Respiratory structures
Much of Jen’s research centers on understanding the internal respiratory structures of blastoids. Humans, such as yourself, use their lungs to get oxygen into the blood-stream to get energy to perform various daily tasks. Blastoids have hydrospires. Hydrospires are internal structures (endothecal = inside the body) and they are arguably the most complex of all the extinct echinoderms. They are lightly calcified so they do show up inside the specimens that you can collect but they would have been mesh-like to allow for oxygen exchange into the main body cavity.

These structures have different morphology on the outside or external part of the body. Consider your own lungs – we don’t really see them on the outside but we know the general shape by examining our torso and rib cage shape. Blastoids have this bud-shaped body that often makes it difficult to envision what their hydrospires look like. We are currently working to create 3D models from 2D slices of specimens, with the end goal of being able to visualize the entire structure in 3D and be able to rotate it on the computer!
Having hydrospires has united (brought together) blastoids as a group. Think of hydrospires as a specific feature – similar to humans having two forward-facing eyes. We would be able to tell that your pet fish was not a human but maybe would have more trouble separating your pet dog or cat. We use these similarities to group extinct animals! Many other really ancient echinoderm groups were separated on the basis of having or not having specific respiratory structures. One of Jen’s research focuses is on determining how accurate that idea really is. Do respiratory structures define the group? Or is it something else? Or is it a group of somethings?! There is much work to be done on respiratory structures. Remember that organisms (even you) need oxygen to perform daily functions. It is an important element in generating energy!
Why should anyone actually care about blastoids?
For starters, they are super cute!!!
Stable morphology
Although blastoids are extinct they still have a lot they can tell us about the 200 million years they were alive. In particular, blastoids have very stable body plates – much like the human skeleton is very stable. Underneath your flesh everyone is nearly identical! We can pick out the same pieces on everyone – blastoids are very similar but they take on a variety of strange forms throughout their entire existence.
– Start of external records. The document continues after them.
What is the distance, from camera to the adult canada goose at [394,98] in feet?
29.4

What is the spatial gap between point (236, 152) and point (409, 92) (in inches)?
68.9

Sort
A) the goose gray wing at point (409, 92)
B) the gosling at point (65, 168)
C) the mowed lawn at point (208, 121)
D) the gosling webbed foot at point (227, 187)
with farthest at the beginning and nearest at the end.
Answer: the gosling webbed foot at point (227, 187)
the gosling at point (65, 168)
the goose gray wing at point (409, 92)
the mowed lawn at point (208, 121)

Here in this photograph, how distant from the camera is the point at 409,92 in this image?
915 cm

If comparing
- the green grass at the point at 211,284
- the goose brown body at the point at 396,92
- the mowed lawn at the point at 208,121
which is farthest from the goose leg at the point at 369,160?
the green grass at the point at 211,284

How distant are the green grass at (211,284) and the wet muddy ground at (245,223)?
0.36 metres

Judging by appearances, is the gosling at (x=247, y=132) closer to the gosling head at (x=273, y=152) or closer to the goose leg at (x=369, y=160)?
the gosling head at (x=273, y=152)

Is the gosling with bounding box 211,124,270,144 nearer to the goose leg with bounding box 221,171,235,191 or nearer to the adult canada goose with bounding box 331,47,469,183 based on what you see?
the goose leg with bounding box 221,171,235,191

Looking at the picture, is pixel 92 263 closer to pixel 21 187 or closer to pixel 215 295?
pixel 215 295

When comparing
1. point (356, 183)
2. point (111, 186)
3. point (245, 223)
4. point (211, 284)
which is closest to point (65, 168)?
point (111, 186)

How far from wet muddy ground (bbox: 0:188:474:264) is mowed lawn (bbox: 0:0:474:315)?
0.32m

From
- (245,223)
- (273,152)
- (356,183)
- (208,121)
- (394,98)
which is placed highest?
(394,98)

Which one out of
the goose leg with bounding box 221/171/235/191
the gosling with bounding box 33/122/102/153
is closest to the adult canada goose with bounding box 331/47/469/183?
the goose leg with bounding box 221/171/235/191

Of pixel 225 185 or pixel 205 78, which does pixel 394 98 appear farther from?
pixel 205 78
Since they have such a stable body plan we may be able to pinpoint these changes in their anatomy to specific times in Earth history. Did they change to accommodate changing environmental conditions? Did it have to do with nutrient input? What about the changing climate? Sea level dropping or rising? These are all questions we can address once we have a better understanding of the evolutionary relationships within Blastoidea.

Crinoids versus blastoids
Crinoids, commonly called sea lilies or feather stars, are still alive today. Superficially blastoids and crinoids look quite similar, more so in the past than they do to modern forms but why is it that the crinoids made it through the end Permian extinction and blastoids didn’t? What made crinoids more successful? Was it random chance? This is another question that I could team up with fellow echinoderm workers to attempt to address. It gets at the larger question of what makes a successful organism and what traits allow these organisms to thrive even in times of extreme crisis.